For the second time in less than a year, Canada and the EU have announced that they reached agreement on the Canada – EU Trade Agreement. Back in October 2013, there was an announcement of an agreement “in principle”. The announcement did not include a release of the text and the parties said there was still further work to be done on drafting and legal analysis. Yesterday, brought another announcement of an agreement on the text. Once again, the announcement did not include a release of the text and the parties said there was still further work to be done on legal review and translation into 23 languages.
Given the agreement is 1,500 pages, the additional work is expected to take a considerable amount of time. While government ministers claimed that CETA “is ready for debate and ratification”, the reality is that there cannot be a meaningful, informed debate without the actual text. Releasing it for full study and comment is the essential next step.

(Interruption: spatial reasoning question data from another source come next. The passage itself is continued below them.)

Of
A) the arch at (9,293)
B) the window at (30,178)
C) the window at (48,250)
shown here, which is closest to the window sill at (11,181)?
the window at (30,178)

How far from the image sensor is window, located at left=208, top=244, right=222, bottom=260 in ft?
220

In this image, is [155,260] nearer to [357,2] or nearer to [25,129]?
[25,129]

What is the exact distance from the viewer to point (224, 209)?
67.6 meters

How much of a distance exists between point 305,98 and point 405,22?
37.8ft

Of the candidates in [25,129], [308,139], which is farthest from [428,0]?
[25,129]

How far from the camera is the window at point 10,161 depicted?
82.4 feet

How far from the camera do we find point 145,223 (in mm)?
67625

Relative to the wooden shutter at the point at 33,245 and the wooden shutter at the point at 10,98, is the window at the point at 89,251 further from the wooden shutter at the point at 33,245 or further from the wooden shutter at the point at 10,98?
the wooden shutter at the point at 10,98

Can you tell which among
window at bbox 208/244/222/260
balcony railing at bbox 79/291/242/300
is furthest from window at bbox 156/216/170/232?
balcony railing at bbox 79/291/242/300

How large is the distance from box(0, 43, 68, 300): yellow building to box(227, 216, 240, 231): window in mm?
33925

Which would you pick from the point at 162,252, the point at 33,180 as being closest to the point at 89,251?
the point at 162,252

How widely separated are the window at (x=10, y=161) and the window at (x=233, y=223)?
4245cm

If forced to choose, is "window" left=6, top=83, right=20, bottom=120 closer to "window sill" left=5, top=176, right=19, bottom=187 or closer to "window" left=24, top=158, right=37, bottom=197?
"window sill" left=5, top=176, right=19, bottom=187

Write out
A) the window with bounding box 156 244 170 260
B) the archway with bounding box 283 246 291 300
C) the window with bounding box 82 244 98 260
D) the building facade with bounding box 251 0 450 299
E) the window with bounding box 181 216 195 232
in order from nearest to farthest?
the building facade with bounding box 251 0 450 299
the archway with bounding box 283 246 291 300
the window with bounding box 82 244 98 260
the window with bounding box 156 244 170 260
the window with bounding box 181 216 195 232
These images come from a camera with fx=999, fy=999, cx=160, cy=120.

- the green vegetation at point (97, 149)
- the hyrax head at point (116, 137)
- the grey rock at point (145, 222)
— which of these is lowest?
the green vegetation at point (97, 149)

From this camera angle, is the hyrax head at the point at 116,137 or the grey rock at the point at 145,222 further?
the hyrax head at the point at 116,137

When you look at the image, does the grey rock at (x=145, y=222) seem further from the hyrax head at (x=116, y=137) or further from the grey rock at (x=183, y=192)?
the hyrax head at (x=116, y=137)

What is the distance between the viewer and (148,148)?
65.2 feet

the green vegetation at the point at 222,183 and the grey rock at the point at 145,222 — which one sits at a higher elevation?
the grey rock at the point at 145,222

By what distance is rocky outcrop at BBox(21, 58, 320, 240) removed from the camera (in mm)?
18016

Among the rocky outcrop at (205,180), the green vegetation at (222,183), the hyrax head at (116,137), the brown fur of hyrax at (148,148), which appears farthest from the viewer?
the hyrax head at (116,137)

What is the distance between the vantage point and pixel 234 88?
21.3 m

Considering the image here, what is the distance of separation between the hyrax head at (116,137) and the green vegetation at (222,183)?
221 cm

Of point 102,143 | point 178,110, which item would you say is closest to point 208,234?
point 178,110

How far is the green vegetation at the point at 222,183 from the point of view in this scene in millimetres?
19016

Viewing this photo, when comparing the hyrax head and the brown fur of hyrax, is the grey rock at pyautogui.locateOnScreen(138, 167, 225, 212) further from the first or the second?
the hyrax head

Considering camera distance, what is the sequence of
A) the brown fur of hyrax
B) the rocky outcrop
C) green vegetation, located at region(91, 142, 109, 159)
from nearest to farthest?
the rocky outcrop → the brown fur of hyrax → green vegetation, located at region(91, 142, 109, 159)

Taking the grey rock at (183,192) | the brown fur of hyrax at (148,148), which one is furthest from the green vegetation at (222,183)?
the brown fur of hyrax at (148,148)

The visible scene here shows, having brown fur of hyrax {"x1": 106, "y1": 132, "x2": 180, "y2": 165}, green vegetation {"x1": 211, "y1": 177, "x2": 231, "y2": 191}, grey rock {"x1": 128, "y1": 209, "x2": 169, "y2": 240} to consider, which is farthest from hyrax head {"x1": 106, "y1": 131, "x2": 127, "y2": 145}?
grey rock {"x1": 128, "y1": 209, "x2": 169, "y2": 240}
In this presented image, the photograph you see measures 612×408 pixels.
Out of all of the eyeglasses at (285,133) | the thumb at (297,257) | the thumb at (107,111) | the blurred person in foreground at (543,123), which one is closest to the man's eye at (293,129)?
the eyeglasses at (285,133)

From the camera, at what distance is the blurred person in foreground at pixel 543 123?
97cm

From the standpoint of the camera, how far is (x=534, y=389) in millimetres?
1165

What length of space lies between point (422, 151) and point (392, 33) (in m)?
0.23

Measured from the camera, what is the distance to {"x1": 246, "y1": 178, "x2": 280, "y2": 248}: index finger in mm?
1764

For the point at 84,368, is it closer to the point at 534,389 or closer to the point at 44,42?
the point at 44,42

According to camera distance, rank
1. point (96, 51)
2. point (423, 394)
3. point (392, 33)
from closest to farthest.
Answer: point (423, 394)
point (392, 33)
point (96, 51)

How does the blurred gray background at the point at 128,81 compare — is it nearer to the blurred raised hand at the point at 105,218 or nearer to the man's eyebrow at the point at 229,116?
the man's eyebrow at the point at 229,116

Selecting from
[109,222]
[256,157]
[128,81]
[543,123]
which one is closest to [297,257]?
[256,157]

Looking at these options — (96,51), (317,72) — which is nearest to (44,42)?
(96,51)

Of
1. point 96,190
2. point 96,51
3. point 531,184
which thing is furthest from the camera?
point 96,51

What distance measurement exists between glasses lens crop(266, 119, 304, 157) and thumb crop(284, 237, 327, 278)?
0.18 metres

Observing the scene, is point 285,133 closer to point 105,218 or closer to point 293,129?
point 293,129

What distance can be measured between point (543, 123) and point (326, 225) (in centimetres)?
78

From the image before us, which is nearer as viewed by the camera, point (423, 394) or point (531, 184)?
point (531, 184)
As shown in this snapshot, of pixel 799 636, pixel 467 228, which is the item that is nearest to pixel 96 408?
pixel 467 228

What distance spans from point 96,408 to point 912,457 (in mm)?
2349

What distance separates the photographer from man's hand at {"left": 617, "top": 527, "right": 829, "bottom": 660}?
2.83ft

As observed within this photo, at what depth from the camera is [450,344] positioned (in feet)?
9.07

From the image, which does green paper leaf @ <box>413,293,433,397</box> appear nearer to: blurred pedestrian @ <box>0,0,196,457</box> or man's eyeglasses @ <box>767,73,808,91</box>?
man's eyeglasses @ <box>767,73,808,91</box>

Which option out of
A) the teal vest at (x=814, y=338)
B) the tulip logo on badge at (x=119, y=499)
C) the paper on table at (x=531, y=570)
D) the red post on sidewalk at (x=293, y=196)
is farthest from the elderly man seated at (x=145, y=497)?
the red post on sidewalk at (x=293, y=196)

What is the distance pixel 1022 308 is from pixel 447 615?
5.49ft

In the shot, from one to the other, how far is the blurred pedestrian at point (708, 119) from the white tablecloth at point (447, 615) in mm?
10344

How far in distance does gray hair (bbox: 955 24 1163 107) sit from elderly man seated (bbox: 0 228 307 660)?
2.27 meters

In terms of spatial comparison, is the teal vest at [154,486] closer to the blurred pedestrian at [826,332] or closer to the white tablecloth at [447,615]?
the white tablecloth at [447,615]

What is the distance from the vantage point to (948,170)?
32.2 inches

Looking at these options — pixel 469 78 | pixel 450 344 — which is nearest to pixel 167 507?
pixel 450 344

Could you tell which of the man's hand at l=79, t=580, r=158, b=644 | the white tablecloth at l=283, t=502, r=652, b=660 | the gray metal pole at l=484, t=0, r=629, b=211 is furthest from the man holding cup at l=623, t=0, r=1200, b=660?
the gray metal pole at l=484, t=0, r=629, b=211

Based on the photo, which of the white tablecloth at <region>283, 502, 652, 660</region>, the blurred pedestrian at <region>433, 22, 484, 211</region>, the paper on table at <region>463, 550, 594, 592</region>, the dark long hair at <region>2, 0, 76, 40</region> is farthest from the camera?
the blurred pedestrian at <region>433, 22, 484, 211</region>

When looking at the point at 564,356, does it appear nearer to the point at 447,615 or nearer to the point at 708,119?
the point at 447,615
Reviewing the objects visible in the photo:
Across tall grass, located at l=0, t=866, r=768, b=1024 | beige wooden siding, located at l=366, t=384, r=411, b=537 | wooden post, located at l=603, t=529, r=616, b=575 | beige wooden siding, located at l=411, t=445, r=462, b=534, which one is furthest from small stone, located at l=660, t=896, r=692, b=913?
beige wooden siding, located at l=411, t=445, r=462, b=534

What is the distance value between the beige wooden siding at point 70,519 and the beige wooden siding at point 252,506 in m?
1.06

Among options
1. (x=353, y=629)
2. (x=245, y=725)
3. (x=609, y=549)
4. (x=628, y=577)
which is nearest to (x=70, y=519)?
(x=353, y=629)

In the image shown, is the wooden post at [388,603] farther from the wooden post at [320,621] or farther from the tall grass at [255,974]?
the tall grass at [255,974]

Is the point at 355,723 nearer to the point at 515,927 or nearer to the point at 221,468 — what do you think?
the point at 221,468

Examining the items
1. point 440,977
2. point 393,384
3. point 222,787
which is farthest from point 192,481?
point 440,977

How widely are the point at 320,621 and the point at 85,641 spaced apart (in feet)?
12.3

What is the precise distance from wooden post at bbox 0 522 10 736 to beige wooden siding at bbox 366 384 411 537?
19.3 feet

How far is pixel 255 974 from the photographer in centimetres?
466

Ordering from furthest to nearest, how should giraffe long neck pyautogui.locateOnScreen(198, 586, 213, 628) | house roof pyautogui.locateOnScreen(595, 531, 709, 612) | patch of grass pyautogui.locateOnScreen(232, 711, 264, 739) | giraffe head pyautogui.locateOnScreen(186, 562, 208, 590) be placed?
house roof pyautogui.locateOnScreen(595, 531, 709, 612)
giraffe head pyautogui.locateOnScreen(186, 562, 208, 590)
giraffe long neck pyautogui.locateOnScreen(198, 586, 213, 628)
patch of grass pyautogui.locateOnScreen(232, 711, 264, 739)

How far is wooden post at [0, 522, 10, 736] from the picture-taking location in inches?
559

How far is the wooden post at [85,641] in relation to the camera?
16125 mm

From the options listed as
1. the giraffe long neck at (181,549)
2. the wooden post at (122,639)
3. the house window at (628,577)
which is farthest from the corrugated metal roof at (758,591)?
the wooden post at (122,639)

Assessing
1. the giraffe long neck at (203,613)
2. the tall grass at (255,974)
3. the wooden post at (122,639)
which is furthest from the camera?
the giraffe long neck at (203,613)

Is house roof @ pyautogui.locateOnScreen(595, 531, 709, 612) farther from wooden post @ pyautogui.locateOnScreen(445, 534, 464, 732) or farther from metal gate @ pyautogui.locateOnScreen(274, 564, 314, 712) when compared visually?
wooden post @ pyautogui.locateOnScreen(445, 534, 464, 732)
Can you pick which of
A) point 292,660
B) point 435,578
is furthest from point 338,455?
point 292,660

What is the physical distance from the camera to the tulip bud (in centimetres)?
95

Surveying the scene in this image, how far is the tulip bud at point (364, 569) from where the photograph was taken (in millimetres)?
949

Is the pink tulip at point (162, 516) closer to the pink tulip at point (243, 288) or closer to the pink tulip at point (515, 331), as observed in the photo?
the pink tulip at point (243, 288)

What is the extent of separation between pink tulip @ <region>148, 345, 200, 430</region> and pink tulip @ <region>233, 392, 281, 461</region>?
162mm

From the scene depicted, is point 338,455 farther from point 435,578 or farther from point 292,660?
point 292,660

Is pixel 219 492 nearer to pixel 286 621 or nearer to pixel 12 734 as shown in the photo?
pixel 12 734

Analysis without the text is difficult, however, the combination of prior leaks and media reports indicate that Canada caved on its concerns regarding the potential replication of Eli Lilly-style pharmaceutical patent lawsuits. I wrote about the issue earlier this week, with the $500 million lawsuit by Eli Lilly prompting the Canadian government to propose an ISDS carve out for court decisions and administrative tribunal rulings involving pharmaceutical patents. The Canadian proposal stated:
For greater certainty, this Article does not apply to a decision by a court, administrative tribunal, or other governmental intellectual property authority, limiting or creating an intellectual property right, except where the decision amounts to a denial of justice or an abuse of right.
The EU countered with a proposal to merely include the following in a separate annex or joint understanding:
For greater certainty, the revocation, limitation or creation of intellectual property rights to the extent that these measures are consistent with TRIPS and the IPR Chapter of CETA, do not constitute expropriation. Moreover, a determination that these actions are inconsistent with the TRIPS Agreement does not establish that there has been an expropriation.
The EU offer was obviously far less than what Canada proposed: it was a side understanding rather substantive provisions within the agreement and it did not carve out anything (rather it sought to “clarify” the scope of the provision).
So how did they resolve the issue? IPolitics reports that Canadian officials said the following yesterday:
We did agree to a declaration that relates to investor-state dispute settlement when it comes to pharmaceutical products, and we have made it clear in that joint declaration with the EU that investor-state disputes are not to be used as an appeal mechanism for decisions made in domestic courts. We have undertaken to review three years after the entry into force, at the request of either party, how investor-state dispute settlement is working with respect to the pharmaceutical area. And we would be prepared to make changes if necessary. We’ve also talked about parties possibly issuing binding interpretations if we find that arbitration panels may be drifting away from what our intention has been.
In other words, Canada caved. The EU proposal for a joint understanding was adopted with some clarifying language and no carve out. The only real addition was a three year review, which ironically is a favourite giveaway for the Conservatives to the opposition (reviews were added to C-13 and C-36 over the past two months) when it seeks to show a willingness to compromise but not actually change anything of substance.